• **YOUR GOAL**: Copy out the stretch of the green anaconda text from "The reason why" through "weight in pythons.", swapping "locomotion" for "movement".

• **PAGE EXTRACT**:
--------------------
Location of OBA film 4:4
(mouse-over for view of Loreto, Peru)
THE QUEST SPECIES GREEN ANACONDA Eunectes murinus
The Green anaconda (Eunectes murinus) is the largest of the four known species of anacondas*, and although not the longest snake species in the world (that is the S.E.Asian Reticulated python, Broghammerus reticulatus, with a specimen reportedly measuring 33ft (10.0m) being found in Indonesia at the turn of the last century) the green anaconda is most certainly the heaviest and achieves the greatest girths. The maximum length recorded for the green anaconda is around 8.0m while the other anaconda species do not seem to exceed 4.0m.
The reason why green anacondas can achieve much heavier weighs that their large python counterparts is probably because they are boas and therefore ovoviviparous (live-bearing) rather than oviparous (egg-laying) like pythons. All large snakes love water, it supports their weight, but large pythons still have to come onto land to lay their eggs and therefore cannot achieve weights which would make locomotion over land difficult or impossible. Anacondas, being boas, can give birth directly into the water, and since they can also hunt, eat and mate in their aquatic environment, large specimens might not even have to venture onto land and would not be affected by the constraints of terrestrial locomotion that limit weight in pythons.
The quest to find a giant anaconda, or giant snake of any species, is an old one that reaches back to 19th Century "Golden Ages of Exploration" when Europeans and American set out to conquer the world's remotest places and everything that lived within them. Stories of giant snakes were amongst the most popular traveller's tales and almsot replaced the 16th Century sailor's stories of giant marine creatures like the kraken or sea serpents.
Col. Percy Fawcett's book contains vivid tales of giant snakes.
Fawcett disappeared the Amazon in 1925.
--------------------
• **DATA**:
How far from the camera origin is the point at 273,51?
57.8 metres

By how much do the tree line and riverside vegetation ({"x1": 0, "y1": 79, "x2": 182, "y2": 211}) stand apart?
--------------------
• **RESULT OF THE EXERCISE**:
The reason why green anacondas can achieve much heavier weighs that their large python counterparts is probably because they are boas and therefore ovoviviparous (live-bearing) rather than oviparous (egg-laying) like pythons. All large snakes love water, it supports their weight, but large pythons still have to come onto land to lay their eggs and therefore cannot achieve weights which would make movement over land difficult or impossible. Anacondas, being boas, can give birth directly into the water, and since they can also hunt, eat and mate in their aquatic environment, large specimens might not even have to venture onto land and would not be affected by the constraints of terrestrial movement that limit weight in pythons.